A determinação de nova glicemia após 30 (trinta) minutos geralmente demonstra a reversão aos valores normais ou inferiores a 200mg%.
Constatada glicemia acima de 400mg%, deve-se encaminhar ao médico. Nesta condição o paciente pode revelar sinais e sintomas característicos de acidose metabólica, ou seja, presença de hálito cetônico, náuseas, vômitos e respiração de Kussmaul – a respiração de Kussmal se caracteriza por amplitude respiratória aumentada com fases de apnéia na inspiração e na exiração.


4. Considerações finais

O Cirurgião Dentista deve solicitar exames laboratoriais em caso de suspeita de diabetes, baseada na anamnese. Se o paciente já sabe que tem a doença, o CD deve solicitar um parecer médico do estado geral do mesmo.
É importante que o CD afira a PA, pois pacientes diabéticos do tipo 2 têm risco triplicado de sofrer eventos cardiovasculares (ELIASCHEWITZ, 2000) 2, e determine a taxa de glicemia do paciente antes do tratamento odontológico para evitar complicações relacionadas a essa patologia durante os procedimentos odontológicos.
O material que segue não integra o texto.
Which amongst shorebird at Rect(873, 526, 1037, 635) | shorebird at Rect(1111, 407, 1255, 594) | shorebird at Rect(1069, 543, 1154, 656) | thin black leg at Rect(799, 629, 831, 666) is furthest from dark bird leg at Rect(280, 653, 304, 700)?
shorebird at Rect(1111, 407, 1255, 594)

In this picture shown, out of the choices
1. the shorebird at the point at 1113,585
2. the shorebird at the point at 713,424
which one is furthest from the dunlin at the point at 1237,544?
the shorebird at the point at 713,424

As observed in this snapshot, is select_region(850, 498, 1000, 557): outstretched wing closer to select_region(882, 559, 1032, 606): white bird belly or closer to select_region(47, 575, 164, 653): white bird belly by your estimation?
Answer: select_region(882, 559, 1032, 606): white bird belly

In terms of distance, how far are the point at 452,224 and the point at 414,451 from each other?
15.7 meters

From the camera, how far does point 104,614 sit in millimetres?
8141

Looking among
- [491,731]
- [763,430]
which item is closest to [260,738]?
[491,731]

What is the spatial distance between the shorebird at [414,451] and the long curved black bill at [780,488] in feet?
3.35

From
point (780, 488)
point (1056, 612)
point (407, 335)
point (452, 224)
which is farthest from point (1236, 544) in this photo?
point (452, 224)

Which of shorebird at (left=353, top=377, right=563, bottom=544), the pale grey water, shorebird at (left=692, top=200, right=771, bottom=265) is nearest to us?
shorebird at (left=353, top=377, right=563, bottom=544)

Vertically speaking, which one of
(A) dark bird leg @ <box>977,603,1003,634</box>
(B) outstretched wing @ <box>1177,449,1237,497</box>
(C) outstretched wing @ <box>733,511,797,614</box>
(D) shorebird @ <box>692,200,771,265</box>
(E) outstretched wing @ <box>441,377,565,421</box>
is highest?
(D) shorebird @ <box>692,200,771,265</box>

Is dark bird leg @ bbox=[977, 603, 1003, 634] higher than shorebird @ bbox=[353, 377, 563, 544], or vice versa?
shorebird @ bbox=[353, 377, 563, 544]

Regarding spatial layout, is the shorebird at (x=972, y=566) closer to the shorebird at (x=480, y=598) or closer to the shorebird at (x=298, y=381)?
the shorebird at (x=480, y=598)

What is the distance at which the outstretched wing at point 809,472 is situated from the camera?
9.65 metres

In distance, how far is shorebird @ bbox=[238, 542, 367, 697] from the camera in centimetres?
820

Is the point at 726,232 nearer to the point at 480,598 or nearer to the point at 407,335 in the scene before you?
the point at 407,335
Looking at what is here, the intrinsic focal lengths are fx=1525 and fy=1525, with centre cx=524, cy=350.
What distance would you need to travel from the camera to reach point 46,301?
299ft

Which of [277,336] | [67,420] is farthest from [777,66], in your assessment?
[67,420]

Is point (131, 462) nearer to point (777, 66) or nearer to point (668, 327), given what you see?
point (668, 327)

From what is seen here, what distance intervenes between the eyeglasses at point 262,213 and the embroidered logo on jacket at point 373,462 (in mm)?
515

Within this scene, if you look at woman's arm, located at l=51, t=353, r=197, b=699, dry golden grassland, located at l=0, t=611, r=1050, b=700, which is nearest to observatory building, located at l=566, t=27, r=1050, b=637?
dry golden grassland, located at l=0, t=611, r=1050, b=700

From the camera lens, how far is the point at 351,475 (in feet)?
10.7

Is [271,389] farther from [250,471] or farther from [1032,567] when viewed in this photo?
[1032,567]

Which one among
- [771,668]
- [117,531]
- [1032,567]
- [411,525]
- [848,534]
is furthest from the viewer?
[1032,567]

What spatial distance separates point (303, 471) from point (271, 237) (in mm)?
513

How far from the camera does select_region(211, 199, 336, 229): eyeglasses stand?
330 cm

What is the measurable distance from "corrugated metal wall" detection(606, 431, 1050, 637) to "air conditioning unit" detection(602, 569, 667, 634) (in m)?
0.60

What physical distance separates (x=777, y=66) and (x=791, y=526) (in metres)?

O paciente diabético pode ser atendido em qualquer horário, desde que o CD tenha condições para avaliar a glicemia capilar do paciente no momento da intervenção, caso contrário deve se dar preferência a consultas matinais, pois neste período o paciente está mais controlado devido à 1ª aplicação de insulina e menor nível de estresse. As consultas devem ser curtas, e em caso de consultas prolongadas, principalmente se passar do horário de costume de refeição do paciente, a consulta deve ser interrompida para que o paciente ingira um alimento.
Os diabéticos têm alterações metabólicas que provocam susceptibilidade a infecções, dificuldade de cicatrização e possuem fragilidade capilar (facilidade para hemorragia). Pacientes descompensados não devem ser operados, e em caso de emergência devem ser protegidos com antibióticos. Quando as concentrações de glicose no sangue estão acima de 200 mg % os pacientes só podem ser operados sob extrema vigilância médica.
O estresse pode provocar hiperglicemia, a tensão pode ser controlada através da confiança profissional x paciente, consultas curtas e utilização de ansiolíticos. O AAS, sulfas, oxifenilbutazona, corticosteróides podem aumentar a atividade da insulina e dos medicamentos hipoglicemiantes, embora o uso prolongado dos corticosteróides provoquem hipoglicemia.
Cabe ao CD o ajuste da glicemia aos valores normais, durante a operação, através da utilização de insulina regular no caso de hiperglicemia e glicose hipertônica em caso de hipoglicemia.
Nos casos emergenciais que apresentem processos agudos, é de grande importância administrar imediatamente após a intervenção o antibiótico de escolha do CD.